===== Records for this exercise

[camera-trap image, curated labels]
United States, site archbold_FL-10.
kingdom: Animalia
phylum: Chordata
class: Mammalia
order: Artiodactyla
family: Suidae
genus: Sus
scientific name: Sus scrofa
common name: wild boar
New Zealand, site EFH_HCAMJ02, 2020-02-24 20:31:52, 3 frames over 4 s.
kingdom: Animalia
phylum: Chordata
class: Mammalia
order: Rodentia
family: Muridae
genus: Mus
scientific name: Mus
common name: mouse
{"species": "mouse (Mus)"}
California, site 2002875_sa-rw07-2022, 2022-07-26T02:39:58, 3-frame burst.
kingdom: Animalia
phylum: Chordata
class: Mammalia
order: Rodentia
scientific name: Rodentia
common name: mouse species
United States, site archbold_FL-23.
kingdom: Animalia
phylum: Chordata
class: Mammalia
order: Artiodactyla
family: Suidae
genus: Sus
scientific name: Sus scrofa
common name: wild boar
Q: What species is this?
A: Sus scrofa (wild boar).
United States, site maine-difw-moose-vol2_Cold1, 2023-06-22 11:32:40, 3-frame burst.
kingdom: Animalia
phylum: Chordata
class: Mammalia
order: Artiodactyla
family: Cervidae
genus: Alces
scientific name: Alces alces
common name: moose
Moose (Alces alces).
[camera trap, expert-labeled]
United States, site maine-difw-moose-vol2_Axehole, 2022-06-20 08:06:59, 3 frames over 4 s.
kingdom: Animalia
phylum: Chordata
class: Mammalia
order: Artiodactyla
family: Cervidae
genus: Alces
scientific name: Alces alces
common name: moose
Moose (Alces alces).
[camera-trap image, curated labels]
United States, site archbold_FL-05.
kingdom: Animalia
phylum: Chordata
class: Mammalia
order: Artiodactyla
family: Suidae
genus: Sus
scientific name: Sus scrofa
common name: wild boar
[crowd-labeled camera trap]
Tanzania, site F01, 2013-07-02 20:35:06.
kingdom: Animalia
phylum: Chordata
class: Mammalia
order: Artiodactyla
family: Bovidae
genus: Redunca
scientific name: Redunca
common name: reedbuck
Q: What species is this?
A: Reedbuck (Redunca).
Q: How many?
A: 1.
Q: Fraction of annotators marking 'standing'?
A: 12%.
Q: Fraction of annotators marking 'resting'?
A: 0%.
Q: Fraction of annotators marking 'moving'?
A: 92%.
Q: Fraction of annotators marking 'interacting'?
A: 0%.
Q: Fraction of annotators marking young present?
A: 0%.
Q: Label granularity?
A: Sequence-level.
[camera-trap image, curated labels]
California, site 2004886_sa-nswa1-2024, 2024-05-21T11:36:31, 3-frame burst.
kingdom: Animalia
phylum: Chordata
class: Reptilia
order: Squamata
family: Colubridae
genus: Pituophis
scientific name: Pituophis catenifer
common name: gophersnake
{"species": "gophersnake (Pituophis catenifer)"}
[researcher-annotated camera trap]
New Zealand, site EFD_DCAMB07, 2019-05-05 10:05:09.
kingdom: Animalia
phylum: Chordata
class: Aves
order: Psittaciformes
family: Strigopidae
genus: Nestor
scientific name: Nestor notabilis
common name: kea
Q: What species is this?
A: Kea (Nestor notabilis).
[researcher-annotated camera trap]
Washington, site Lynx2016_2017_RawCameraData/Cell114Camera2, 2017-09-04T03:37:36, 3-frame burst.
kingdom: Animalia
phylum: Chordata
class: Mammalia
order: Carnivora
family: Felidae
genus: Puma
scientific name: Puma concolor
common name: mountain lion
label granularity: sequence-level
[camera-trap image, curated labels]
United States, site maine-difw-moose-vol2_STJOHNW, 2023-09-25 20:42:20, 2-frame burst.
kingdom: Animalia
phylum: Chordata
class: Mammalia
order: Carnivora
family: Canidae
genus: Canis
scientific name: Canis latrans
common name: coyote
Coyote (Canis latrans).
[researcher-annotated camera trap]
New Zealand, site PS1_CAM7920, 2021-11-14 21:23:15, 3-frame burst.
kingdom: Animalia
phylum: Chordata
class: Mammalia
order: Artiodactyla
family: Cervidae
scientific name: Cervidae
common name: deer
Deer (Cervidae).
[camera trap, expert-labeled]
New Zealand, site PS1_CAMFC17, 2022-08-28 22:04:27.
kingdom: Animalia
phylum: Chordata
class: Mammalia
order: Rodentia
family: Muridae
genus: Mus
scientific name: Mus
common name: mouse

==========

Task prompt:
The answer should repeat every line of the listing exactly.

Answer for the task:
[camera-trap image, curated labels]
United States, site archbold_FL-10.
kingdom: Animalia
phylum: Chordata
class: Mammalia
order: Artiodactyla
family: Suidae
genus: Sus
scientific name: Sus scrofa
common name: wild boar
New Zealand, site EFH_HCAMJ02, 2020-02-24 20:31:52, 3 frames over 4 s.
kingdom: Animalia
phylum: Chordata
class: Mammalia
order: Rodentia
family: Muridae
genus: Mus
scientific name: Mus
common name: mouse
{"species": "mouse (Mus)"}
California, site 2002875_sa-rw07-2022, 2022-07-26T02:39:58, 3-frame burst.
kingdom: Animalia
phylum: Chordata
class: Mammalia
order: Rodentia
scientific name: Rodentia
common name: mouse species
United States, site archbold_FL-23.
kingdom: Animalia
phylum: Chordata
class: Mammalia
order: Artiodactyla
family: Suidae
genus: Sus
scientific name: Sus scrofa
common name: wild boar
Q: What species is this?
A: Sus scrofa (wild boar).
United States, site maine-difw-moose-vol2_Cold1, 2023-06-22 11:32:40, 3-frame burst.
kingdom: Animalia
phylum: Chordata
class: Mammalia
order: Artiodactyla
family: Cervidae
genus: Alces
scientific name: Alces alces
common name: moose
Moose (Alces alces).
[camera trap, expert-labeled]
United States, site maine-difw-moose-vol2_Axehole, 2022-06-20 08:06:59, 3 frames over 4 s.
kingdom: Animalia
phylum: Chordata
class: Mammalia
order: Artiodactyla
family: Cervidae
genus: Alces
scientific name: Alces alces
common name: moose
Moose (Alces alces).
[camera-trap image, curated labels]
United States, site archbold_FL-05.
kingdom: Animalia
phylum: Chordata
class: Mammalia
order: Artiodactyla
family: Suidae
genus: Sus
scientific name: Sus scrofa
common name: wild boar
[crowd-labeled camera trap]
Tanzania, site F01, 2013-07-02 20:35:06.
kingdom: Animalia
phylum: Chordata
class: Mammalia
order: Artiodactyla
family: Bovidae
genus: Redunca
scientific name: Redunca
common name: reedbuck
Q: What species is this?
A: Reedbuck (Redunca).
Q: How many?
A: 1.
Q: Fraction of annotators marking 'standing'?
A: 12%.
Q: Fraction of annotators marking 'resting'?
A: 0%.
Q: Fraction of annotators marking 'moving'?
A: 92%.
Q: Fraction of annotators marking 'interacting'?
A: 0%.
Q: Fraction of annotators marking young present?
A: 0%.
Q: Label granularity?
A: Sequence-level.
[camera-trap image, curated labels]
California, site 2004886_sa-nswa1-2024, 2024-05-21T11:36:31, 3-frame burst.
kingdom: Animalia
phylum: Chordata
class: Reptilia
order: Squamata
family: Colubridae
genus: Pituophis
scientific name: Pituophis catenifer
common name: gophersnake
{"species": "gophersnake (Pituophis catenifer)"}
[researcher-annotated camera trap]
New Zealand, site EFD_DCAMB07, 2019-05-05 10:05:09.
kingdom: Animalia
phylum: Chordata
class: Aves
order: Psittaciformes
family: Strigopidae
genus: Nestor
scientific name: Nestor notabilis
common name: kea
Q: What species is this?
A: Kea (Nestor notabilis).
[researcher-annotated camera trap]
Washington, site Lynx2016_2017_RawCameraData/Cell114Camera2, 2017-09-04T03:37:36, 3-frame burst.
kingdom: Animalia
phylum: Chordata
class: Mammalia
order: Carnivora
family: Felidae
genus: Puma
scientific name: Puma concolor
common name: mountain lion
label granularity: sequence-level
[camera-trap image, curated labels]
United States, site maine-difw-moose-vol2_STJOHNW, 2023-09-25 20:42:20, 2-frame burst.
kingdom: Animalia
phylum: Chordata
class: Mammalia
order: Carnivora
family: Canidae
genus: Canis
scientific name: Canis latrans
common name: coyote
Coyote (Canis latrans).
[researcher-annotated camera trap]
New Zealand, site PS1_CAM7920, 2021-11-14 21:23:15, 3-frame burst.
kingdom: Animalia
phylum: Chordata
class: Mammalia
order: Artiodactyla
family: Cervidae
scientific name: Cervidae
common name: deer
Deer (Cervidae).
[camera trap, expert-labeled]
New Zealand, site PS1_CAMFC17, 2022-08-28 22:04:27.
kingdom: Animalia
phylum: Chordata
class: Mammalia
order: Rodentia
family: Muridae
genus: Mus
scientific name: Mus
common name: mouse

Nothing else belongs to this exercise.